Published online by Cambridge University Press: 28 January 2010
This is a book on fluid dynamics. It is not a book on computation. Many excellent books on fluid dynamics are available: why is another needed?
In recent decades, numerical algorithms and computer power have advanced to the point that computer simulations of the Navier–Stokes equations have become routine. This vastly expands our ability to solve these equations, further extending our understanding of fluid flow and providing a tool for engineering analysis. Computer simulations are solutions of a different nature from classical exact and approximate solutions. They are numerical data rather than formulas. One of our objectives in this text is to relate computer solutions to theoretical fluid dynamics. Indeed, it is this goal, rather than computation as a tool for complex engineering analysis, that provides the guideline for this text. Computer solutions can reproduce closed-form and approximate solutions; they can illuminate the merits and limits of simple analyses; and they can provide entirely new solutions of varying degrees of complexity. The time is ripe to integrate computer solutions into fluid dynamics education.
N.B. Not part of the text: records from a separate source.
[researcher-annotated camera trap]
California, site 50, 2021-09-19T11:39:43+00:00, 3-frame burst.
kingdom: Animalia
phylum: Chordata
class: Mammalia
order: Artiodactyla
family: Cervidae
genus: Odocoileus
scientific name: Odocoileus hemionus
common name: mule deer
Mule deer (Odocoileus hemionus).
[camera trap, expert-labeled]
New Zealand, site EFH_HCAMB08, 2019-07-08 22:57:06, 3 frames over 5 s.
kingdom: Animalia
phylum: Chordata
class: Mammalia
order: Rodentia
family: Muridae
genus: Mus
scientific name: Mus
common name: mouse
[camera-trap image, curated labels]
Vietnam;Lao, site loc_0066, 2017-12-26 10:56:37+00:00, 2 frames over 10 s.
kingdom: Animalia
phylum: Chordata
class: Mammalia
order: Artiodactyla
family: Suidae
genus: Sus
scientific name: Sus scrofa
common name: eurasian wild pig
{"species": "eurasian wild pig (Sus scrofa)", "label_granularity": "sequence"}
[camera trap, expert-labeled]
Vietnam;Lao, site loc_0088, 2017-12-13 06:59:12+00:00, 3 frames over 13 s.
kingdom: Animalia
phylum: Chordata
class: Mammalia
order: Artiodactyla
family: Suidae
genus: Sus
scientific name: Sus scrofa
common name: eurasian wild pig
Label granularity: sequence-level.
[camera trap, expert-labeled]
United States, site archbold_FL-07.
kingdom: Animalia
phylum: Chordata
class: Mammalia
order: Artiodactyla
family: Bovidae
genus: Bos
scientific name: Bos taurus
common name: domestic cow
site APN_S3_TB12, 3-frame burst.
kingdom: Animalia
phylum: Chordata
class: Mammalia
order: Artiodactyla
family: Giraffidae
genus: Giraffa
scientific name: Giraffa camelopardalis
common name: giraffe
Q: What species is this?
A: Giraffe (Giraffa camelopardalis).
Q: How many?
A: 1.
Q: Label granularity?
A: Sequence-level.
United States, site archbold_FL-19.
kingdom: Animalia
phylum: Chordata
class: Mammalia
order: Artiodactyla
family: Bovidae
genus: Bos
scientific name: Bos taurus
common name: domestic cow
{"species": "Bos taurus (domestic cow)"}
From a pedagogical perspective, readily available, commercial computational fluid dynamics (CFD) software provides a new resource for teaching fluid dynamics. This software converts CFD from a technique used by researchers and engineers in industry into a readily accessible facility. It is a challenge to integrate such software packages into the educational structure. Most of the examples in this book have been computed with commercial software, and exercises to be solved with such software have been suggested. How far to go in this direction was a true quandary.